### Complete the following
(1) In the radiant heating comments below, rewrite the paragraph beginning "Hydronic radiant tubes are rarely installed" in shorter form, keeping its main facts.
(2) According to the radiant heating comments below, what maximum surface temperature does Armstrong give for its floor?

### Passage shown
--
Wendy March 9, 2014 at 12:18 pm

We are installing radiant heating in our basement. Would plywood work as a flooring option?

jammer April 2, 2014 at 4:48 pm

I am adding ‘staple-up’ floor radiant to the main floor on our 1928 house. Half of the floor is wonderful original narrow oak, laid on bias 1″ planks. The other half is a 40 year old addition that has traditional plywood and luan and tomorrow gets Armstrong Alterna vinyl tile, grouted joints. Armstrong says 85F max surface T on their floor, and obviously I will be very cautious on bringing up the heat under the hardwood. Here’s the query: Even if everything is controlling well at 80F surface, if a person leaves a jacket on the floor, or throws down a sleeping bag, or a pile of towels from the clothesline, that portion of the floor will now be insulated, and thus quickly exceed the 85 limit in a small area without the floor thermostat finding out about it. Likewise, even a 3 x 5 rug at the door or in front of the sink and an 8 x 10 area rug in a room. We just started up the radiant in our second floor bedroom last week, and after hours I thought it wasn’t working. then I slid my hand under the quilted shirt I left on the floor. Hot! If 80-85 is such a critical number, what happens when we leave insulating materials on just small parts of the floor? Thanx,

carole gilchrist June 27, 2014 at 10:35 pm

Hydronic radiant tubes are rarely installed in concrete anymore, due to adverse chemical reactions between the lime of concrete, and the metals of piping or connectors. Most radiant floors these days, are a PEX system, supported by mdf or wood substrate, with aluminum channels and face plates to direct the heat upward. None of your answers to questions regarding radiant floor heat seem to reflect this. I am interested in (1) the conduction or resistance of your flooring materials- and (2) whether the materials would tend to (over time) change color along the channels, leaving a shadow effect of the heat tubes below. I’m trying to compare engineered woods and bamboo- against porcelain, ceramic, stone, and even cement tiles.
--
### Records supplied
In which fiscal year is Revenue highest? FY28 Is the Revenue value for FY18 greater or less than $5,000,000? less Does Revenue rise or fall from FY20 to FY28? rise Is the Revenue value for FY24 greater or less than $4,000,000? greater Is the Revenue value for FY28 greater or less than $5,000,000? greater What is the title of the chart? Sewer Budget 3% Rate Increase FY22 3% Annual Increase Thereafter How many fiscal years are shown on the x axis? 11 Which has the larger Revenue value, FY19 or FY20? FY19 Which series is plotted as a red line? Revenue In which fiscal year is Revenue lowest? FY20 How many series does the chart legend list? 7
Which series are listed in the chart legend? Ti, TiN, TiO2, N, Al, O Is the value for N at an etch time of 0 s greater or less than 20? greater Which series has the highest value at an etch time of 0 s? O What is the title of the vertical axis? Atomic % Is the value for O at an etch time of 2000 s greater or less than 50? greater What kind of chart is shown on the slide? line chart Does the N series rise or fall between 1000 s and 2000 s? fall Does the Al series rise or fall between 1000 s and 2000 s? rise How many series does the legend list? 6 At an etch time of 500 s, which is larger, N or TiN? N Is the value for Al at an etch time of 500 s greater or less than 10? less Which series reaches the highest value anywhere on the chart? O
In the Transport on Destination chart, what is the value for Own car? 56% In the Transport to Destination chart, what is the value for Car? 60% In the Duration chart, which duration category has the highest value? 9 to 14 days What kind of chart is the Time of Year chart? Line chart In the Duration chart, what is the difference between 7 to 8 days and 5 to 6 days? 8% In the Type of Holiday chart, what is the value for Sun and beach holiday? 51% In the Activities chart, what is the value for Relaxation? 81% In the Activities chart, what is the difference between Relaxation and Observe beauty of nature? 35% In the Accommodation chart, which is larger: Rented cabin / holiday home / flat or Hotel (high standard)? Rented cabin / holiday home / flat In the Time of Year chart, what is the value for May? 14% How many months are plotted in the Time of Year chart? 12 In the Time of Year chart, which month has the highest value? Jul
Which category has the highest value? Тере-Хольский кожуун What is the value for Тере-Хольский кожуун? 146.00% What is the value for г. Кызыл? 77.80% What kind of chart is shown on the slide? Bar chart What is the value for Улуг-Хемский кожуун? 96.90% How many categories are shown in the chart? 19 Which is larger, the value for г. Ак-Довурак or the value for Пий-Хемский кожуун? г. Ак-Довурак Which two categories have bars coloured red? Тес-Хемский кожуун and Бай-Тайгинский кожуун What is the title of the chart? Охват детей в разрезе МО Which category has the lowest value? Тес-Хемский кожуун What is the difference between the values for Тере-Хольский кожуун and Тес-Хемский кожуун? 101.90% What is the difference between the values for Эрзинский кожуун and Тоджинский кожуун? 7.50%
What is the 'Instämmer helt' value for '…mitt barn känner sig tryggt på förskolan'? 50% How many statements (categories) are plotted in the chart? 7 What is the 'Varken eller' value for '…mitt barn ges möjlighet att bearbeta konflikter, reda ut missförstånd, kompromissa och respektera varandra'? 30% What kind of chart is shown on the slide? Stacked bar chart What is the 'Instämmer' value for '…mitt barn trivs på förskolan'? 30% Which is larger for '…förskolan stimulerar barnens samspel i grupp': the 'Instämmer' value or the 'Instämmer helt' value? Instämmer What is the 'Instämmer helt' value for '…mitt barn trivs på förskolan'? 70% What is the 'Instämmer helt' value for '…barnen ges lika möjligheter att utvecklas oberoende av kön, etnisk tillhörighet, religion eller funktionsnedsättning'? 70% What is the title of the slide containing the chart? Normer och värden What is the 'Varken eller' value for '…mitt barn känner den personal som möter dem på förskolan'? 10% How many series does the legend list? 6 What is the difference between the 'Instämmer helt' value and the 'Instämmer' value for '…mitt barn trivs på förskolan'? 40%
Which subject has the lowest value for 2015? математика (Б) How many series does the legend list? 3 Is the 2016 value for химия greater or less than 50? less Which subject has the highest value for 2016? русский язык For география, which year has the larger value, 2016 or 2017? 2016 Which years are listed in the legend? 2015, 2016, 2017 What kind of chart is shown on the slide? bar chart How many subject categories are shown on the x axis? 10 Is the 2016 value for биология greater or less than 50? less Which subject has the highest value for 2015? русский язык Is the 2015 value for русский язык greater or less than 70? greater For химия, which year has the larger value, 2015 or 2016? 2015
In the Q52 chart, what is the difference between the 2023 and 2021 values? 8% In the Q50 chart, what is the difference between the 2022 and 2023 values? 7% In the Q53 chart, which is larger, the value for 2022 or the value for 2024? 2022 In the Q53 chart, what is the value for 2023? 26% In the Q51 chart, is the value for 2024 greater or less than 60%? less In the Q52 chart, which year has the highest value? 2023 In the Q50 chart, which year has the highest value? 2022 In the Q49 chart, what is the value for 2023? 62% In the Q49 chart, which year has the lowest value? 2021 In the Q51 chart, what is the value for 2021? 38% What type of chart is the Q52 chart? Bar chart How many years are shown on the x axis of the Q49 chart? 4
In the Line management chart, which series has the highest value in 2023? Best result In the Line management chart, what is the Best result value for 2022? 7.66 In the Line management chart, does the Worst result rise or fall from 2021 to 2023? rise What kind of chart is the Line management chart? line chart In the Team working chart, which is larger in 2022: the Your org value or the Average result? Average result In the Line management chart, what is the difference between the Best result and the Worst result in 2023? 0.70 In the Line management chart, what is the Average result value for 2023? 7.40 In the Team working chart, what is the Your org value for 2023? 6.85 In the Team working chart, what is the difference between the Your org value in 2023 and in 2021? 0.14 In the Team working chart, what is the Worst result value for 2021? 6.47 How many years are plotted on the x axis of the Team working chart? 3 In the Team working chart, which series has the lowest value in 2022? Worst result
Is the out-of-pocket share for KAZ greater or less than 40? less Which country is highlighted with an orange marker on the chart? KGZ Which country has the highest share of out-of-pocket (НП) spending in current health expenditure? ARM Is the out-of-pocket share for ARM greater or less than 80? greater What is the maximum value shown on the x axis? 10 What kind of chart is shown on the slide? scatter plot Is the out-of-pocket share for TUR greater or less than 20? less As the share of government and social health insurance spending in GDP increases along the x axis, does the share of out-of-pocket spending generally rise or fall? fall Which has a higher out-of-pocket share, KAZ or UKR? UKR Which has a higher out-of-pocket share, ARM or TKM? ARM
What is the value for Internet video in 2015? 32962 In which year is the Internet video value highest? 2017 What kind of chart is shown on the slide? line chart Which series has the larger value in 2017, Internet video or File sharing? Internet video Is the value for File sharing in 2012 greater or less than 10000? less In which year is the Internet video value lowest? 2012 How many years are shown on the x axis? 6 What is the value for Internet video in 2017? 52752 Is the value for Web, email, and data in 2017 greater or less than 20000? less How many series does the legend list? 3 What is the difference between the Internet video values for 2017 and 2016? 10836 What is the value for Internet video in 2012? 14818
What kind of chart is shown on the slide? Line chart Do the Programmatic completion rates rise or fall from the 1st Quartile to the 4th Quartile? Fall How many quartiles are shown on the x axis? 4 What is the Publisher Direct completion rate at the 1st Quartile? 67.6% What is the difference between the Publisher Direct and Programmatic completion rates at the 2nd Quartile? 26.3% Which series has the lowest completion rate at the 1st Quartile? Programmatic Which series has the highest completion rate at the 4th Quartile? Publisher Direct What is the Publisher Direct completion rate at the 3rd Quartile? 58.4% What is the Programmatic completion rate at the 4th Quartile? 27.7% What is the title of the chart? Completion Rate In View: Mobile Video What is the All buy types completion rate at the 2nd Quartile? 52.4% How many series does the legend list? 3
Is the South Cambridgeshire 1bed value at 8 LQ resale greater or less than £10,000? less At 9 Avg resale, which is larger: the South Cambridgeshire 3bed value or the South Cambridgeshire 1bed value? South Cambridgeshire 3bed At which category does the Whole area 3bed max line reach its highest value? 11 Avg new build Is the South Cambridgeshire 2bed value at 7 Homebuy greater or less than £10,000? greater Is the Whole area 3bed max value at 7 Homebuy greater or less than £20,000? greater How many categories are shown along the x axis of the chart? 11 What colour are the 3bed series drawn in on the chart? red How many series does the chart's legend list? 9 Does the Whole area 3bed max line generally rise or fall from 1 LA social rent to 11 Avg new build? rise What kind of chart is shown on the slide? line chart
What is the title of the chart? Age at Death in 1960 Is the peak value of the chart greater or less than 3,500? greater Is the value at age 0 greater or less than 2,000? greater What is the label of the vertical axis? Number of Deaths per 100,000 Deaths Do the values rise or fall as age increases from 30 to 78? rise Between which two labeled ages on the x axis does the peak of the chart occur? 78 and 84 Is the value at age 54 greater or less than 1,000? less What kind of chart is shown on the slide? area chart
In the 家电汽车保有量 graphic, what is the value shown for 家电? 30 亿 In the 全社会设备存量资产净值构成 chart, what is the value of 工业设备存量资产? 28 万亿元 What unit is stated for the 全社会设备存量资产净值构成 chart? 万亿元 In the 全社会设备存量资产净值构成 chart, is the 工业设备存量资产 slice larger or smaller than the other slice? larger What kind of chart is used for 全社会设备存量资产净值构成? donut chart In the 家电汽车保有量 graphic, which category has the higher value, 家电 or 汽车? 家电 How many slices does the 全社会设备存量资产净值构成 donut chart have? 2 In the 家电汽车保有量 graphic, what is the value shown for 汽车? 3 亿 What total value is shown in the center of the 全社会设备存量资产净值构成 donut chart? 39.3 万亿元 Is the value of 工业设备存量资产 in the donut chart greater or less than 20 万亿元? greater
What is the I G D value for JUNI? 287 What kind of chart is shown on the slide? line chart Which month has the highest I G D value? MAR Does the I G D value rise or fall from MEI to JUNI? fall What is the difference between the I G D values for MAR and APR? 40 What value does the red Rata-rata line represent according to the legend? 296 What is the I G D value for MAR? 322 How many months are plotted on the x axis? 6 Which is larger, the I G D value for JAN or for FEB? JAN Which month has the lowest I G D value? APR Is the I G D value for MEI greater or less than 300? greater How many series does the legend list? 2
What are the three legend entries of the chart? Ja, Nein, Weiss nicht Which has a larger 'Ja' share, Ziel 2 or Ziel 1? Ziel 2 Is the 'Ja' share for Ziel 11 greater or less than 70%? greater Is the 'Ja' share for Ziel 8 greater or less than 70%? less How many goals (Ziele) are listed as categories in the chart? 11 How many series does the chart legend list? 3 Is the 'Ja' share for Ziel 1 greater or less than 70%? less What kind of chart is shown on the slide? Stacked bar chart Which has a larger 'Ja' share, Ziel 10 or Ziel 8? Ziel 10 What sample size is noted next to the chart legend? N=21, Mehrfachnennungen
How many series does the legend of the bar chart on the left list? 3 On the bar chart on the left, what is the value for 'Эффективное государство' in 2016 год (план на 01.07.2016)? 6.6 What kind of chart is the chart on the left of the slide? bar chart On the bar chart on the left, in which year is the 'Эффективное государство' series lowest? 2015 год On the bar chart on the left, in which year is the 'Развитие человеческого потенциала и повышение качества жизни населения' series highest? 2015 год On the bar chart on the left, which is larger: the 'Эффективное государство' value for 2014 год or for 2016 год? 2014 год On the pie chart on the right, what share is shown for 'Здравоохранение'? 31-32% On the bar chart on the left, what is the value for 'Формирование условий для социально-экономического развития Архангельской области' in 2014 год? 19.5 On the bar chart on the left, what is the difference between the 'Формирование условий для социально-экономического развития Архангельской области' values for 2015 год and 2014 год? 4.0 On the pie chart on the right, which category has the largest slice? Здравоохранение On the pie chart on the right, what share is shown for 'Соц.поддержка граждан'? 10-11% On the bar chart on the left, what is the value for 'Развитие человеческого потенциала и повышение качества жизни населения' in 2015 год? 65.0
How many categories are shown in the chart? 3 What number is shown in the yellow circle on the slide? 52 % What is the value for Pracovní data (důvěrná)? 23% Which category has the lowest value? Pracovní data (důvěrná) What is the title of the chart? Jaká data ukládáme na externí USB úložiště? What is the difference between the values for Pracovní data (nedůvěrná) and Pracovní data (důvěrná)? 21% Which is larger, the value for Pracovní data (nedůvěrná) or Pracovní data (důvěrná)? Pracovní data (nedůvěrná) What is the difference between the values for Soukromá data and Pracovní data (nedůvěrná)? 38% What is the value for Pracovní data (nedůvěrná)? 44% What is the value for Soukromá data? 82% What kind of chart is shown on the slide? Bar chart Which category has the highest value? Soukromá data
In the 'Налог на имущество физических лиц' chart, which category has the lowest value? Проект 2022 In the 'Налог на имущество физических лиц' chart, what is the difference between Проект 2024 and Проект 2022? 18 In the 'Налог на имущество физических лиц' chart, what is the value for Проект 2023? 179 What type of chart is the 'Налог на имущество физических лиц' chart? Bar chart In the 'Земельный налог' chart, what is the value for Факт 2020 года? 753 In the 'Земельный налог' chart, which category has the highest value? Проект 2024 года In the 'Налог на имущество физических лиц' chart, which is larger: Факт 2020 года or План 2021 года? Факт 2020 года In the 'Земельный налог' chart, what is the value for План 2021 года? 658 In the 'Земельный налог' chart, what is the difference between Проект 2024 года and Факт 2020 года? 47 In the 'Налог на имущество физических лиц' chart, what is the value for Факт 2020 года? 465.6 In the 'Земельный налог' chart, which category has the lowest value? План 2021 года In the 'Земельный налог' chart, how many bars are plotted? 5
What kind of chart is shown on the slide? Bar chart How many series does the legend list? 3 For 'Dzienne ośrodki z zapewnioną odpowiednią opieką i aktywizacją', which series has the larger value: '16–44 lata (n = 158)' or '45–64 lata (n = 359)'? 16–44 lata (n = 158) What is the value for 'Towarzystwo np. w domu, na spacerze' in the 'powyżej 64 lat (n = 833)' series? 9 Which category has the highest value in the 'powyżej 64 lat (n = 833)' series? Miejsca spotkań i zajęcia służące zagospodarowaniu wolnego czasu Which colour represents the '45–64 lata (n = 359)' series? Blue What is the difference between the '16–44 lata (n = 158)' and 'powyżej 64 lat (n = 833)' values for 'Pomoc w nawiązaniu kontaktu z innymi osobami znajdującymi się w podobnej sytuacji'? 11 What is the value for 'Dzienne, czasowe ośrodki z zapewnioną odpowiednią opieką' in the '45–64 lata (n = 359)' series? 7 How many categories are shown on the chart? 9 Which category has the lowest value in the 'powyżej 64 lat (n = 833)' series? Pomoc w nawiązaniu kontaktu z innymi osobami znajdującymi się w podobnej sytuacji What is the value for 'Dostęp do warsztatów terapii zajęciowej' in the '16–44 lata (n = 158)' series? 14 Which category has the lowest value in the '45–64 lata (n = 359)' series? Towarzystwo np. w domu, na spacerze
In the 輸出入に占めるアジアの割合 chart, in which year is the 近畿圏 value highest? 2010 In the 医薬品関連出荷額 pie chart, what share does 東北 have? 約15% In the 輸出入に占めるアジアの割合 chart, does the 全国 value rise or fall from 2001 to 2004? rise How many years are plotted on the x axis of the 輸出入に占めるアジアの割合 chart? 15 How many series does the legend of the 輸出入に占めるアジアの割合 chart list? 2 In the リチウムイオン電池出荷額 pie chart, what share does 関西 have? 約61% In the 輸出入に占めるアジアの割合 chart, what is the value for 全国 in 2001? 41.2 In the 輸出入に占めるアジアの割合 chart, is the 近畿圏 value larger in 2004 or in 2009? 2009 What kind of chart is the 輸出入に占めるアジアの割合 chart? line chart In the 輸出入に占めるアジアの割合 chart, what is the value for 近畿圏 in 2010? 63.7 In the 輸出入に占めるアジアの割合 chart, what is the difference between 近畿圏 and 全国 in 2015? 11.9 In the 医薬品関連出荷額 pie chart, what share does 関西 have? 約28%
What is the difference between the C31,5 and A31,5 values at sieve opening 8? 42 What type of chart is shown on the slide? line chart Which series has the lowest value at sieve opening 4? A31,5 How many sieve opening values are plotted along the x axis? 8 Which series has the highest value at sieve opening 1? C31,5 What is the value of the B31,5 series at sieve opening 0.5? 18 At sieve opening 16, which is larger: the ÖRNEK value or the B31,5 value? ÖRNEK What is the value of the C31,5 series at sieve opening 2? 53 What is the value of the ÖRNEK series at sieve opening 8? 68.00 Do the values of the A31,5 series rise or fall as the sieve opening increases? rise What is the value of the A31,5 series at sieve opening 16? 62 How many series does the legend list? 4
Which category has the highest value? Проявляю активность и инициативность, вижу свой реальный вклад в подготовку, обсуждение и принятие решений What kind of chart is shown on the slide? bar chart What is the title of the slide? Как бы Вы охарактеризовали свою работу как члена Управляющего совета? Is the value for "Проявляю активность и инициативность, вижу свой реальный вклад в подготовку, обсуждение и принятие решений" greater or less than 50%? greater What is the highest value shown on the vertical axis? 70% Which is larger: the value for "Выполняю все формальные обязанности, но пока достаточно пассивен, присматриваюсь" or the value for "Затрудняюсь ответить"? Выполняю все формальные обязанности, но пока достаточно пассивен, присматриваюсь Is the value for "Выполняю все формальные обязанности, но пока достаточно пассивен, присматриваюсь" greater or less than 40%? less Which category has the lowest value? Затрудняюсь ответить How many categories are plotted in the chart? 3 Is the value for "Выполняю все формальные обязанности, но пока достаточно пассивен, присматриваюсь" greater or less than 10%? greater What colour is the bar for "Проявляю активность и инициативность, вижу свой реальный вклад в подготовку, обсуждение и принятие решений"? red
--
### Task-by-task results
(1) Hydronic radiant tubes are now rarely set in concrete because the lime in concrete reacts badly with metal piping and connectors. Most radiant floors instead use a PEX system on an MDF or wood substrate, with aluminum channels and face plates that direct heat upward. The writer says the answers given about radiant floor heat do not reflect this. The writer asks (1) how conductive or resistant the flooring materials are and (2) whether they may change color along the channels over time, leaving a shadow of the tubes. The aim is to compare engineered woods and bamboo against porcelain, ceramic, stone and cement tiles.

(2) 85°F.